## [Your objective]
Look in the data below for the line that contains "In the frame, judging". Copy that line and the remaining lines exactly.

───

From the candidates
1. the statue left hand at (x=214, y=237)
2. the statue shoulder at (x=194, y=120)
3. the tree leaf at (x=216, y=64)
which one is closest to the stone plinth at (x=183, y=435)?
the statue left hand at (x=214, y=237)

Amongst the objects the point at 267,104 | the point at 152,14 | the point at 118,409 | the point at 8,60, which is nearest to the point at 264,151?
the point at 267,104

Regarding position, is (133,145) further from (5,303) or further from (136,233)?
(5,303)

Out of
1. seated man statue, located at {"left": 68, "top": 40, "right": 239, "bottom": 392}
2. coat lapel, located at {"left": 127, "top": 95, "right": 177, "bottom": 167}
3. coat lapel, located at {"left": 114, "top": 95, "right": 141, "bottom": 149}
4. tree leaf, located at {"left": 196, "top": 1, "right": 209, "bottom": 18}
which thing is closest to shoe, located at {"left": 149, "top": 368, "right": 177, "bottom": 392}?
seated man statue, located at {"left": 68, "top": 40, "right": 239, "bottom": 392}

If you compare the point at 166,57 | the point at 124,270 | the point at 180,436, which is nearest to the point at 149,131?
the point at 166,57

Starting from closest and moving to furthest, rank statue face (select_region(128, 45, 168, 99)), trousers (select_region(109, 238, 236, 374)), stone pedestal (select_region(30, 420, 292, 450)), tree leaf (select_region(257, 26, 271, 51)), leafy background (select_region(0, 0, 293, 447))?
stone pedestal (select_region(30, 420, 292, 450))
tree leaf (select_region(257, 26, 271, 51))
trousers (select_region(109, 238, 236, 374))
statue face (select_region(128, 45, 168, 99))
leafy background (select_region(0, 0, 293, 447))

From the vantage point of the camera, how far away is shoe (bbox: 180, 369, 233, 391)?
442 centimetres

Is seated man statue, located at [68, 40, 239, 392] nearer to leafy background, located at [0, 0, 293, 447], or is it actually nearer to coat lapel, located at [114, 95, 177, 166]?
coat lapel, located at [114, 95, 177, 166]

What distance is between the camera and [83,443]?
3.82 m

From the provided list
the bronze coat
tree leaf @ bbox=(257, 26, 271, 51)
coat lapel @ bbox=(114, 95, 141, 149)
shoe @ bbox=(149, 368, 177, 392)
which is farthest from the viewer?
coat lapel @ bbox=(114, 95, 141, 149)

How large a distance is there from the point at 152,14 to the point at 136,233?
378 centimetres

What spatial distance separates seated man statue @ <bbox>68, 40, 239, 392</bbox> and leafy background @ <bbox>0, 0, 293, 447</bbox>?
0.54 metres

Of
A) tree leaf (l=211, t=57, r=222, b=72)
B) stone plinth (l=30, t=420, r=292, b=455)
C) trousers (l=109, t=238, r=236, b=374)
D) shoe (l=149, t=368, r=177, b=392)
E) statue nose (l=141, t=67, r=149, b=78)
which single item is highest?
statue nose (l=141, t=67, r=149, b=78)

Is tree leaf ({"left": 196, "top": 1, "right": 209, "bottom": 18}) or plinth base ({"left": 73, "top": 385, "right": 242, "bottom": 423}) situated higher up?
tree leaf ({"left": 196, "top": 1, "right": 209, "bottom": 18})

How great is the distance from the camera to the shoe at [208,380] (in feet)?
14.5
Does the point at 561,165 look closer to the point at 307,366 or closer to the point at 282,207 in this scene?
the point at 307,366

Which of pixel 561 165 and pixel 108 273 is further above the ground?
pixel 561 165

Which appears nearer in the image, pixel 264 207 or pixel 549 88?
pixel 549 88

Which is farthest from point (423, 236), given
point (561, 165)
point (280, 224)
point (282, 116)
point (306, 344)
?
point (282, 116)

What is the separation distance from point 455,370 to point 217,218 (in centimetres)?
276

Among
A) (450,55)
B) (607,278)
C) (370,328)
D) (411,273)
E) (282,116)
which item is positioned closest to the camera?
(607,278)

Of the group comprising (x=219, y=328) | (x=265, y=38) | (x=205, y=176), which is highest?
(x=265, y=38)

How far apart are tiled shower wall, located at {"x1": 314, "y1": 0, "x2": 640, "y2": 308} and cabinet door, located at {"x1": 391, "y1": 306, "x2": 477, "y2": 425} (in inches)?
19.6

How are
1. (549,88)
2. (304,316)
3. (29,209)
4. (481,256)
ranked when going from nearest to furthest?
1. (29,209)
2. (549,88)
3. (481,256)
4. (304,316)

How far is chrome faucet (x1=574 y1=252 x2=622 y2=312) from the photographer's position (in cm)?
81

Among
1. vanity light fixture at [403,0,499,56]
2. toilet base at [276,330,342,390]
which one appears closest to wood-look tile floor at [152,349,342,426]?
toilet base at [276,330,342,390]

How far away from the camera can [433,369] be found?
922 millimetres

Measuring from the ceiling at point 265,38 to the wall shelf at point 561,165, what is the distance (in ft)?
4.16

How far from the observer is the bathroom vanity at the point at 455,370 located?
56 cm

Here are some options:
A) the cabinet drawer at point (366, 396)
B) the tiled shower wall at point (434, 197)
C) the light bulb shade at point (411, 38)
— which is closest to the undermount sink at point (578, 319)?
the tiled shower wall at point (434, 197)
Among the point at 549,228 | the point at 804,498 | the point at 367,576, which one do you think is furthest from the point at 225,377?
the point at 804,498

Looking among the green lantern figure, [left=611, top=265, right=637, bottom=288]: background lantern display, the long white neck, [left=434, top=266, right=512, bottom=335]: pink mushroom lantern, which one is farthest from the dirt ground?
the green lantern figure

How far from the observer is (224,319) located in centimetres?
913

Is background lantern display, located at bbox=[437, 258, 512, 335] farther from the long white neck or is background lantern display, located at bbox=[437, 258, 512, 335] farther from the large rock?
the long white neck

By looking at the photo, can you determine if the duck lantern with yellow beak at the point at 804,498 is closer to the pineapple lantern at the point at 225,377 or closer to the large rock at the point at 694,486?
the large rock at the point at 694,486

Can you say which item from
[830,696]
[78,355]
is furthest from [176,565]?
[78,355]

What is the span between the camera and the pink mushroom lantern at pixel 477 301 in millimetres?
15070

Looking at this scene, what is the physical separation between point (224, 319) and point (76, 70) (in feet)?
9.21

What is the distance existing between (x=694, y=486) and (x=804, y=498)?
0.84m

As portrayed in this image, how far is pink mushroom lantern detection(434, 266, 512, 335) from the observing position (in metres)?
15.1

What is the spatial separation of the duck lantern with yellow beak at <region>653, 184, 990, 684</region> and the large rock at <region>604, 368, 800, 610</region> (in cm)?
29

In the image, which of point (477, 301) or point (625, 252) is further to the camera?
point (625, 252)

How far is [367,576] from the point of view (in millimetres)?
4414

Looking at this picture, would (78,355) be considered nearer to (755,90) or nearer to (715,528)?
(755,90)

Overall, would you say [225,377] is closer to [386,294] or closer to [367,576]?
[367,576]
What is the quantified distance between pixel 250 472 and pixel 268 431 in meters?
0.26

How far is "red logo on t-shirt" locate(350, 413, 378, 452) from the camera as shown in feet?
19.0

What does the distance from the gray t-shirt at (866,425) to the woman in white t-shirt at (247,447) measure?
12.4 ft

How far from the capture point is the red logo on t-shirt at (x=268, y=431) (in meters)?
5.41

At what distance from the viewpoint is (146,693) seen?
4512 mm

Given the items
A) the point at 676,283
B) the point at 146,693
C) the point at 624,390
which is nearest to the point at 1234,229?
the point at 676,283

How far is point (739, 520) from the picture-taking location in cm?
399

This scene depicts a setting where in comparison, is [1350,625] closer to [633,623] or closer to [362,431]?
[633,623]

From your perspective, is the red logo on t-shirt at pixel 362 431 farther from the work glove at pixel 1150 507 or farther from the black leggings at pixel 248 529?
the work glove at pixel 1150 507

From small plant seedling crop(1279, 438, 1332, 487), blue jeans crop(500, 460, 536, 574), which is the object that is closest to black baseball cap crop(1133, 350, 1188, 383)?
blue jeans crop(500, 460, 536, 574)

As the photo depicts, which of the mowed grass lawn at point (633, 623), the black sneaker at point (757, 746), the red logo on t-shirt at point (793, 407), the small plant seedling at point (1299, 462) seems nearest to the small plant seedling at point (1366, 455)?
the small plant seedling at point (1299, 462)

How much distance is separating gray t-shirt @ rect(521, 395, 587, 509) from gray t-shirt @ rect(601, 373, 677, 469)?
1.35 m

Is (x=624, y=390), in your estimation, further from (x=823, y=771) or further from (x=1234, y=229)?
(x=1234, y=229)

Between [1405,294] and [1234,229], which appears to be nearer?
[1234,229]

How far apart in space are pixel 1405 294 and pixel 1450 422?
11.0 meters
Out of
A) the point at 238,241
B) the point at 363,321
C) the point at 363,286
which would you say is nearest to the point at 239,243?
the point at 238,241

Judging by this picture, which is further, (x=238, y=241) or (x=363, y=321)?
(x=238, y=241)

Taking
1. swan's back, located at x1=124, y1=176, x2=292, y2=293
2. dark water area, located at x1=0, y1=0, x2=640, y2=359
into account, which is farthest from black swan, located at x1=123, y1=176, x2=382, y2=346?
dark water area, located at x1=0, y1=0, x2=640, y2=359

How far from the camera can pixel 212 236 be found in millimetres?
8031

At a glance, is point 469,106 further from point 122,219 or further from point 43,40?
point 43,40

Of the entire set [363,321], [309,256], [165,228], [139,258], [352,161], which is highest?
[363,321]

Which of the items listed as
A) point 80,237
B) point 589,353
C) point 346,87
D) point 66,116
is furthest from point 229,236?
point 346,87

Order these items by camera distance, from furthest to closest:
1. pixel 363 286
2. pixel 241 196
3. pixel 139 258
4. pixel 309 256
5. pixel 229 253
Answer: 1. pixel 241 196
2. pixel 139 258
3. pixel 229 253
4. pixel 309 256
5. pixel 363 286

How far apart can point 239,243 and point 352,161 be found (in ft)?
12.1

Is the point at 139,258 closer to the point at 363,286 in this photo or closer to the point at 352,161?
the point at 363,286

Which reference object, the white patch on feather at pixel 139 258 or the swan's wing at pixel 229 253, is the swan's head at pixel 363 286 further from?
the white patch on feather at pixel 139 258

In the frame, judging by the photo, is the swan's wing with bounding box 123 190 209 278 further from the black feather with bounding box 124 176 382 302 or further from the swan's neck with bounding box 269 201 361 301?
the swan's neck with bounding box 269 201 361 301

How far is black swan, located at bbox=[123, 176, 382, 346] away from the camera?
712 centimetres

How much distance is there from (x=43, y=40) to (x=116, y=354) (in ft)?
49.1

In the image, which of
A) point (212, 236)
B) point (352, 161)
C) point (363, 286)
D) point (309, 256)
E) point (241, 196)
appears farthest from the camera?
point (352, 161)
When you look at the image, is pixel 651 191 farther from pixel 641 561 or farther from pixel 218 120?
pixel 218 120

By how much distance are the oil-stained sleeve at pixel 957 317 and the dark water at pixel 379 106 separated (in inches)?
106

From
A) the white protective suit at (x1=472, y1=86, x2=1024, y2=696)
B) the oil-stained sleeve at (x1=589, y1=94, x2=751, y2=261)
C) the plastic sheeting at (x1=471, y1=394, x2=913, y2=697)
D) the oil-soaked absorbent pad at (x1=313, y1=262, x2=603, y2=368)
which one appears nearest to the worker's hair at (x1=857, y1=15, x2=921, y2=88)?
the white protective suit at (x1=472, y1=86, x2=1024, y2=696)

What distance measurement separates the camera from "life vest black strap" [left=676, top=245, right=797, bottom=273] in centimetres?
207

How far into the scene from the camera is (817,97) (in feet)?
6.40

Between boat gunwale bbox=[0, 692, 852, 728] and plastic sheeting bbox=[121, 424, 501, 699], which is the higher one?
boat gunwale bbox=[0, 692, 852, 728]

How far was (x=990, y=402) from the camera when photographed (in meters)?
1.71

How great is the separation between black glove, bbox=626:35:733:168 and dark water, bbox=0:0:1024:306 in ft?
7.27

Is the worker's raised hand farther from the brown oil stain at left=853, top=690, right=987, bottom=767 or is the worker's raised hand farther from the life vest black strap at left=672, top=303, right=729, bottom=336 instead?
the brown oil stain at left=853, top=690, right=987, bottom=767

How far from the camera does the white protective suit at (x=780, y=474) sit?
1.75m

───

## [Full output]
In the frame, judging by the photo, is the swan's wing with bounding box 123 190 209 278 further from the black feather with bounding box 124 176 382 302 or further from the swan's neck with bounding box 269 201 361 301?
the swan's neck with bounding box 269 201 361 301

How far is black swan, located at bbox=[123, 176, 382, 346] away from the camera?
712 centimetres

How much distance is there from (x=43, y=40) to (x=116, y=354) (in ft)?
49.1

In the image, which of
A) point (212, 236)
B) point (352, 161)
C) point (363, 286)
D) point (309, 256)
E) point (241, 196)
appears farthest from the camera?
point (352, 161)
When you look at the image, is pixel 651 191 farther from pixel 641 561 or farther from pixel 218 120?
pixel 218 120

By how much distance are the oil-stained sleeve at pixel 957 317 and the dark water at pixel 379 106 separated (in inches)?
106

From
A) the white protective suit at (x1=472, y1=86, x2=1024, y2=696)
B) the oil-stained sleeve at (x1=589, y1=94, x2=751, y2=261)
C) the plastic sheeting at (x1=471, y1=394, x2=913, y2=697)
D) the oil-soaked absorbent pad at (x1=313, y1=262, x2=603, y2=368)
which one appears nearest to the worker's hair at (x1=857, y1=15, x2=921, y2=88)?
the white protective suit at (x1=472, y1=86, x2=1024, y2=696)

What distance measurement separates the camera from "life vest black strap" [left=676, top=245, right=797, bottom=273] in centimetres?
207

How far into the scene from the camera is (817,97) (in feet)?
6.40

Between boat gunwale bbox=[0, 692, 852, 728] and plastic sheeting bbox=[121, 424, 501, 699], which is the higher one?
boat gunwale bbox=[0, 692, 852, 728]

How far was (x=990, y=402) from the camera when photographed (in meters)?
1.71

How great is the separation between black glove, bbox=626:35:733:168 and dark water, bbox=0:0:1024:306 in ft?
7.27

Is the worker's raised hand farther from the brown oil stain at left=853, top=690, right=987, bottom=767 or is the worker's raised hand farther from the life vest black strap at left=672, top=303, right=729, bottom=336 instead?
the brown oil stain at left=853, top=690, right=987, bottom=767

How far from the camera does the white protective suit at (x=780, y=474) sit?
1.75m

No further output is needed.